Tempo libero fino al trasferimento in aeroporto in accordo con gli orari del volo. (C/P/-)
- Documenti, visto, assicurazione
- Documento
Passaporto con validità residua; per alcuni cittadini UE basta anche la carta d’identità, ma io viaggerei comunque con il passaporto per sicurezza - Assicurazione
Fortemente consigliata (sanità privata, eventuale rientro ecc.). La Georgia sta discutendo di rendere un’assicurazione sanitaria obbligatoria per stranieri, misura posticipata almeno al 2026, ma è comunque prudente averla.

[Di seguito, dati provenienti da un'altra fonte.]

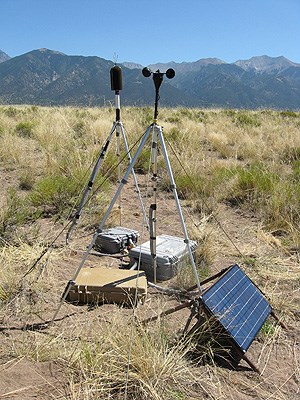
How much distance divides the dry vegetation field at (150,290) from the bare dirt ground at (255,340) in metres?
0.01

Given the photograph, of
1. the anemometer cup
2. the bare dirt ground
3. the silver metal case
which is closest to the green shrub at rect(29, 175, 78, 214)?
the bare dirt ground

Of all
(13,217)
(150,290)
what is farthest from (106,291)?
(13,217)

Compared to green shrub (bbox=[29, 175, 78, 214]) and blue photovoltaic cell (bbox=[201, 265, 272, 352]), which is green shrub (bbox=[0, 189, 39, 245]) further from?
blue photovoltaic cell (bbox=[201, 265, 272, 352])

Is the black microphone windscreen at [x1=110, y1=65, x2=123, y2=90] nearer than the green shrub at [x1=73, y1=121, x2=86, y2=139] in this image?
Yes

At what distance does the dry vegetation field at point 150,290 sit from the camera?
2.35m

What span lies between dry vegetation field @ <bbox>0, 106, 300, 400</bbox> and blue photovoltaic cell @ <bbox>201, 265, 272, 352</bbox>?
17 cm

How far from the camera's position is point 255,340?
124 inches

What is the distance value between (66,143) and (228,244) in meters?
5.47

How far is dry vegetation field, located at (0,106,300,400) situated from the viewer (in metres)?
2.35

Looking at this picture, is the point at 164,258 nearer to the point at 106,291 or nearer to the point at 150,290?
the point at 150,290

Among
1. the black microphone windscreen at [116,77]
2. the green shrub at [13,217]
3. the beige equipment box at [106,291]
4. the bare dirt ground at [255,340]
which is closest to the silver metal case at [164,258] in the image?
the bare dirt ground at [255,340]

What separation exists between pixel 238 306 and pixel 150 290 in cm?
104

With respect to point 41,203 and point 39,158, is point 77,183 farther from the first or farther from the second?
point 39,158

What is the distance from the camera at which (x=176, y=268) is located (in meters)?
4.08
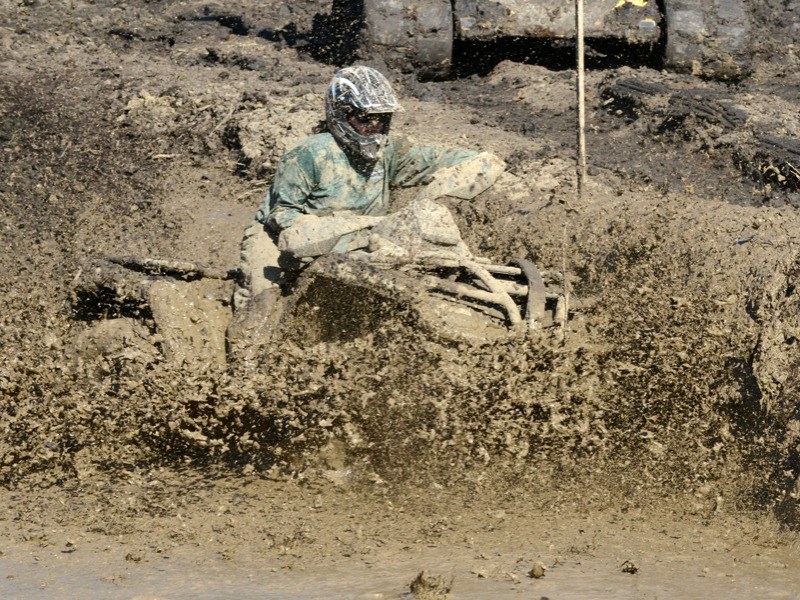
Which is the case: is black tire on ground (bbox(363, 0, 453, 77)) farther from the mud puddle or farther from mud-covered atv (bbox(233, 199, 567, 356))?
the mud puddle

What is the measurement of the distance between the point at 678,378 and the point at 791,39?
6717mm

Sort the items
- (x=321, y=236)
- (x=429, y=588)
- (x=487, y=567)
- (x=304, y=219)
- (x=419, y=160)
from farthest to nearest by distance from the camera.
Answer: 1. (x=419, y=160)
2. (x=304, y=219)
3. (x=321, y=236)
4. (x=487, y=567)
5. (x=429, y=588)

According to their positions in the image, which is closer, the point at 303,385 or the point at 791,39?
the point at 303,385

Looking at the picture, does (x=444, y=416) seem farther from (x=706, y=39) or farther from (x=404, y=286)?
(x=706, y=39)

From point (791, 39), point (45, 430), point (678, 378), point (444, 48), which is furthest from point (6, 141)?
point (791, 39)

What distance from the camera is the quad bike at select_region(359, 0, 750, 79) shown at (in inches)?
415

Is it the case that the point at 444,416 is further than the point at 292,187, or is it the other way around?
the point at 292,187

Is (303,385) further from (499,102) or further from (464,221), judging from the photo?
(499,102)

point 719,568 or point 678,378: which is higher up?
point 678,378

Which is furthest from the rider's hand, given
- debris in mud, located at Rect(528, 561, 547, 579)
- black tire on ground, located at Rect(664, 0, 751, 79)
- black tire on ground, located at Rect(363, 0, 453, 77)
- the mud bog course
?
black tire on ground, located at Rect(664, 0, 751, 79)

- Soldi, pagamenti, budget
- Valuta: Lari georgiano (GEL). Banconote da 5, 10, 20… e monete in tetri.
- Bancomat/Carte
- ATM ovunque a Tbilisi e nelle città; fuori, molti meno, quindi preleva prima di spostarti
- Carta: accettata in hotel, ristoranti in città, grandi negozi. Per marshrutka, piccoli bar, mercati → cash
- Meglio prelevare dagli ATM di banche note (TBC, Bank of Georgia) piuttosto che cambiare in aeroporto, dove i tassi sono peggiori.
- Sicurezza
- Sicurezza generale
Georgia abbastanza sicura, ma: borseggi in zone turistiche, mercati, marshrutka → zaino/borse sempre chiusi, niente portafoglio in tasca dietro.
- Salute, acqua, cibo
- Acqua
- In teoria in città l’acqua di rubinetto è spesso potabile, ma diverse fonti ufficiali sconsigliano di berla: per un viaggio breve → bottigliata senza pensarci troppo.
- Vaccini
Nessun obbligatorio per un turista, ma è raccomandato avere in ordine i classici (tetano, epatite A ± B, eventualmente tifo se pensi a contesti rurali). - Cibo
Cucina molto ricca (pane, formaggio, stufati, fritti): buonissima e heavy. Se hai stomaco sensibile:- vai su piatti alla griglia / zuppe / verdure
- easy con porzioni di khachapuri e khinkali (ti riempiono in un attimo).
- Farmacia
Porta i tuoi farmaci base (antidiarroico, antidolorifico, probiotico, qualcosa per il reflusso), le farmacie ci sono ma i marchi possono essere diversi.
- Clima & cosa mettere in valigia
Dipende ovviamente dal periodo, ma in generale:
- Primavera/Autunno:
- Giorni miti, sere fresche → strati (t-shirt, maglioncino, giacca leggera antivento/pioggia).
- Scarpe comode per salite, ciottoli e possibili pioggerelline.
- Estate
- A Tbilisi può fare caldo forte e “pesante”: vestiti leggeri, cappello, crema solare.
- In generale
- Scialle o foulard per entrare nelle chiese (per le donne coprire testa e spalle; niente shorts cortissimi).
- Piccolo zainetto daypack + borsa a tracolla che si chiuda bene.
- Cultura, etichetta, piccole cose da sapere
- Ospitalità
La gente tende a essere molto calorosa; se ti invitano a bere un bicchiere di vino o un caffè, non è marketing, spesso è genuino. - Tavola e brindisi (supra)
- I brindisi sono una cosa seria: c’è il tamada (master of toast). Non interromperlo, e se vuoi proporre un brindisi fallo con un minimo di “rituale”, non a caso.
- Abbigliamento in chiesa
- Niente spalle scoperte e scollature profonde.
- Meglio evitare pantaloncini troppo corti.
- Tipping
Non obbligatorio, ma apprezzato: 5–10% al ristorante va benissimo se ti sei trovato bene.